2      The claim against the third defendant, Mr Hook, was also struck out.

(c)Thames Coromandel District Council (TCDC) and Mr Leach seek 2B costs for most steps in relation to their successful summary judgment claim for recovery of the Section  20  land  and  the  claim  against  Mr Leach in his personal capacity, and 2C costs in relation to the filing of their interlocutory application and preparation of submissions. They also seek an increase in scale costs by 50 per cent.

[5]                 I can deal with the second plaintiff’s claim summarily. The plaintiffs were not represented by legal counsel and may not claim legal costs.3 But, as I will explain below, their success is relevant to the final costs award.

[6]                 TCDC and Mr Leach, as successful parties in relation to the Section 20 land and the personal claim against Mr Leach, are presumptively entitled to costs. I also agree with the thrust of their basic submission that the claims in relation to the Section 20 land and Mr Leach had no prospect of success from the outset. Groundless claims of fraud are further aggravating factors. TCDC was put to considerable expert expense to show the absence of fraud. It also appears the first defendant should have known better, having failed to make out similar claims in Te Roroa Whatu Ora Custodian Ltd v Kereopa.4

[7]                 Balanced against this, the plaintiffs were successful in avoiding summary judgment in terms of lesser tangata whenua interests in the reclaimed land. As noted, this was an issue of considerable public interest. Further, taking a broader view of success in the litigation, and bearing in mind tikanga Maori as to relates to land; the affirmation of a potential claim right to taonga tuku iho (including the reclaimed lands occupied, in this case, by TCDC) is a matter of some considerable moment to the plaintiffs. It was, by far, the more complex and demanding aspect of the proceedings; and the evidence dealing with the history of the lands was relevant to this aspect of the claim. In my view, looking at justness in the round, the plaintiffs’ partial, yet important, success in relation to the reclaimed lands offsets the costs that might otherwise be expected in relation to the balance of the claims.

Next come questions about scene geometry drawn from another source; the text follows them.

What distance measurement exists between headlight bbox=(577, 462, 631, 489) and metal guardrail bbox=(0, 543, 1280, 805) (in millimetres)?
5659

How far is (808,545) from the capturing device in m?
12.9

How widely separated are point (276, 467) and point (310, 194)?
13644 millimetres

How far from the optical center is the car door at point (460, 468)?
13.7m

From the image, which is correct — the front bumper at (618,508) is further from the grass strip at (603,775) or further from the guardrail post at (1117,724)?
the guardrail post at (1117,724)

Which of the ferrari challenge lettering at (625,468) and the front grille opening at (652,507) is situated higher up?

3      Commissioner of Inland Revenue v Chesterfield Preschools Ltd [2010] NZCA 400 at [162].

4      Te Roroa Whatu Ora Custodian Ltd v Kereopa [2012] NZHC 1052.

[8]                 Finally, had the plaintiffs had legal representation, they could have mounted a case for legal costs in relation to those parts of the proceeding where they were successful. That would have had the effect of offsetting, at least in part, a costs award in favour of the defendants relating to their Section 20 land success.

[9]                 Taking all matters together, costs and disbursements should lie where they fall, save in one respect. Mr Leach should never have been named as a party. In personalising the claim in this way, the plaintiffs clearly stepped outside legitimate bounds. I put the costs and expenses associated with this part of the proceedings at 15 per cent. There shall be a joint order of costs on a 2B basis and disbursements accordingly in favour of TCDC and Mr Leach against the plaintiffs jointly and severally. Quantum is to be fixed by the registrar if it cannot be agreed.